СУТЬ ЗАДАНИЯ » Верни дословно строки списка, начиная со строки, содержащей «How far is the storefront», и заканчивая последней строкой списка, включая обе границы.

Элементы данных »
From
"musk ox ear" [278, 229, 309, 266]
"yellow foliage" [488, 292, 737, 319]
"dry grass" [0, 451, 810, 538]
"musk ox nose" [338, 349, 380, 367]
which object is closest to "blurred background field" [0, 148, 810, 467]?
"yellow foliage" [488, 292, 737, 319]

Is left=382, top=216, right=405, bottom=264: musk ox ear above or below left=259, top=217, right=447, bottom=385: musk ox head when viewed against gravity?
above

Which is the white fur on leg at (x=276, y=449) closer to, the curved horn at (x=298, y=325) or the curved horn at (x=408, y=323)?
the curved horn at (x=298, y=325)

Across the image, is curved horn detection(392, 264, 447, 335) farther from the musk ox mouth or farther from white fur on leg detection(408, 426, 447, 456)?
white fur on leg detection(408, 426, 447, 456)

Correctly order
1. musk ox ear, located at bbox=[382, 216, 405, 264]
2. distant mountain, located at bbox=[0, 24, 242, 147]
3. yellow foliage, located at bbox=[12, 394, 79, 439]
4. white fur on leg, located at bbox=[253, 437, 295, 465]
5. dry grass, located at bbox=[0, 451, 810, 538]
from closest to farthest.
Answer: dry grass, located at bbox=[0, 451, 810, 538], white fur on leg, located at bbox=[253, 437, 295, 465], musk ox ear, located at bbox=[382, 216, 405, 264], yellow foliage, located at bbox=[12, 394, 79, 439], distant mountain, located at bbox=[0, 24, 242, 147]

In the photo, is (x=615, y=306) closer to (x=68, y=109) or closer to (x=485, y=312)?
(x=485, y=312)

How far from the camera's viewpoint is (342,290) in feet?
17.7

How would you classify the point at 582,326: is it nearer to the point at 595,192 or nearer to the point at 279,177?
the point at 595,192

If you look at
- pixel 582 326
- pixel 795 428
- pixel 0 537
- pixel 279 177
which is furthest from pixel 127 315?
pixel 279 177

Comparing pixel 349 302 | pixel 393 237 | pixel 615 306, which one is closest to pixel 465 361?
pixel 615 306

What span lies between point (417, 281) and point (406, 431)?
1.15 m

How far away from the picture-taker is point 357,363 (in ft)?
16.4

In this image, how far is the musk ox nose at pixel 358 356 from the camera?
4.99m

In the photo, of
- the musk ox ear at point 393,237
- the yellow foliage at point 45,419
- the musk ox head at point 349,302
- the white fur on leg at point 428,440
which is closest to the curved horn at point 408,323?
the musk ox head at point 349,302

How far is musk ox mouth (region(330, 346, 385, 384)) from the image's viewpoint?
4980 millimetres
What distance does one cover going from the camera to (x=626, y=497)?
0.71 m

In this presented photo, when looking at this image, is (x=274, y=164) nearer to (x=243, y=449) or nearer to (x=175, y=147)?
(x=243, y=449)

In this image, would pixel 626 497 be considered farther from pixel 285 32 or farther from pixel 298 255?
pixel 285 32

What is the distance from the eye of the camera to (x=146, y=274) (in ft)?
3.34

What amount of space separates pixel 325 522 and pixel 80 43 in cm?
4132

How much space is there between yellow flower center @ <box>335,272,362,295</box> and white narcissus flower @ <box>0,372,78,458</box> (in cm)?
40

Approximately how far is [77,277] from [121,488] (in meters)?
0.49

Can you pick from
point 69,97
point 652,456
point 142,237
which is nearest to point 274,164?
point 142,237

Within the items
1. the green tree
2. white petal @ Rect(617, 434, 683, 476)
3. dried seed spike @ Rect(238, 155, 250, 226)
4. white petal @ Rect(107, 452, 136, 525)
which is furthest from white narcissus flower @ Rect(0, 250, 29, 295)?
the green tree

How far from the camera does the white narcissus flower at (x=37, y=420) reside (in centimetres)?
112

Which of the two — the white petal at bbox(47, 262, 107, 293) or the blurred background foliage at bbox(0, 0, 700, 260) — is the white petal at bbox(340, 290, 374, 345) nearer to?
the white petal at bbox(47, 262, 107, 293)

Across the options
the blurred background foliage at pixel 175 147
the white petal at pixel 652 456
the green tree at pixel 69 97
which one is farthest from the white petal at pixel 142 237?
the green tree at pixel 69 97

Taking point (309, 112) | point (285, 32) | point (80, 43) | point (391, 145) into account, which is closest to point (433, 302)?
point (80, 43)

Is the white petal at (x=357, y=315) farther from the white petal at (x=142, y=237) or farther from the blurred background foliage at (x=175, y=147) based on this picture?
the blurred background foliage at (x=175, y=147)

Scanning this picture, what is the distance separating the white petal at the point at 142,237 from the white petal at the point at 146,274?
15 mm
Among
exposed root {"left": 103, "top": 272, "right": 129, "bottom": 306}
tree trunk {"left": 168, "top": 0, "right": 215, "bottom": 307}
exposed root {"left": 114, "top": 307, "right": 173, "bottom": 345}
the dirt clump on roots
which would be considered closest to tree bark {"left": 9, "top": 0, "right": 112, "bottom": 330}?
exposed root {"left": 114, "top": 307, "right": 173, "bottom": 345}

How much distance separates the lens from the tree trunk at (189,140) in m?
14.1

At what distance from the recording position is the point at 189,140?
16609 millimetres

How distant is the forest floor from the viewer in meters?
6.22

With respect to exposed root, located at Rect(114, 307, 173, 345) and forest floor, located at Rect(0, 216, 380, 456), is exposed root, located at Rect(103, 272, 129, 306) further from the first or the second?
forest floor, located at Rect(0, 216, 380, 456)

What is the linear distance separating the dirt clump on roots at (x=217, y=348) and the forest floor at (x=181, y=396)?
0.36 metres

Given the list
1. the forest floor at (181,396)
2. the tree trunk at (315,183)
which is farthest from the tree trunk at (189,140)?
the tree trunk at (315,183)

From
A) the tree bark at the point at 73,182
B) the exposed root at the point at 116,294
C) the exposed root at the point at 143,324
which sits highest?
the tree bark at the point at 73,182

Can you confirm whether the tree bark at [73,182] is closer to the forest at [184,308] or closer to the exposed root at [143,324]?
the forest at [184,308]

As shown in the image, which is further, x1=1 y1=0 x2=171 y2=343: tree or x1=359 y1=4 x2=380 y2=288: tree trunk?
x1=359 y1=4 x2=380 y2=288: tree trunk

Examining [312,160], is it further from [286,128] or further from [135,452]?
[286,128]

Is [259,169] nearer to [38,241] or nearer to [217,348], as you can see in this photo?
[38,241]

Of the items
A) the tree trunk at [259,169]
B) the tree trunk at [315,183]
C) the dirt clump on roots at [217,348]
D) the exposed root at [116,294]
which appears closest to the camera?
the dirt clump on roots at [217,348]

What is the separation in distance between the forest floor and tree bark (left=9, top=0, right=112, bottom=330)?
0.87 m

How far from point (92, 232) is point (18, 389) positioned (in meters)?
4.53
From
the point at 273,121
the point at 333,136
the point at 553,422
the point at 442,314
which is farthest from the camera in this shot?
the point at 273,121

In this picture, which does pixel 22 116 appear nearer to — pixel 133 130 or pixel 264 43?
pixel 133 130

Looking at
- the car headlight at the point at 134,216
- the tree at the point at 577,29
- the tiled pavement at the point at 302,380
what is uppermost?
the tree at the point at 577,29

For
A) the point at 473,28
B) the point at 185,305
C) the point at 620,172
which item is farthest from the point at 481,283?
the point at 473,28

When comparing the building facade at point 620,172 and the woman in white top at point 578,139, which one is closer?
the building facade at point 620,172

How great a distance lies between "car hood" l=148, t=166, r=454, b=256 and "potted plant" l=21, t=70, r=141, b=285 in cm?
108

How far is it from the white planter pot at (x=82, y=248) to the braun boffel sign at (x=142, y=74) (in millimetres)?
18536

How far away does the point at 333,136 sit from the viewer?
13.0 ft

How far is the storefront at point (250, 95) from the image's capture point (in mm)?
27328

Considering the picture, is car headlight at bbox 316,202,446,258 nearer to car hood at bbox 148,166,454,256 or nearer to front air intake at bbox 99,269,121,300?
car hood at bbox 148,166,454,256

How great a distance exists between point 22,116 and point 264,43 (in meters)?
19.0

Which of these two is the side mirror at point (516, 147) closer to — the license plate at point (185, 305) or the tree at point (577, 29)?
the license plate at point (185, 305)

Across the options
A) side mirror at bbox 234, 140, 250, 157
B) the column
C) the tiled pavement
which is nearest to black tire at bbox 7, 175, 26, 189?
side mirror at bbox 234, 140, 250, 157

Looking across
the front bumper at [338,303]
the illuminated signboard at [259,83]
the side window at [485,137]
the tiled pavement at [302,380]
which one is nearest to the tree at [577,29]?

РЕЗУЛЬТАТ УПРАЖНЕНИЯ »
How far is the storefront at point (250, 95) from the image's capture point (in mm)?
27328

Considering the picture, is car headlight at bbox 316,202,446,258 nearer to car hood at bbox 148,166,454,256 or nearer to front air intake at bbox 99,269,121,300?
car hood at bbox 148,166,454,256

How great a distance exists between point 22,116 and point 264,43 (in meters)?
19.0

Which of these two is the side mirror at point (516, 147) closer to — the license plate at point (185, 305) or the tree at point (577, 29)?
the license plate at point (185, 305)

Across the options
A) side mirror at bbox 234, 140, 250, 157
B) the column
C) the tiled pavement
which is nearest to black tire at bbox 7, 175, 26, 189?
side mirror at bbox 234, 140, 250, 157

Looking across
the front bumper at [338,303]
the illuminated signboard at [259,83]
the side window at [485,137]
the tiled pavement at [302,380]
which one is nearest to the tree at [577,29]?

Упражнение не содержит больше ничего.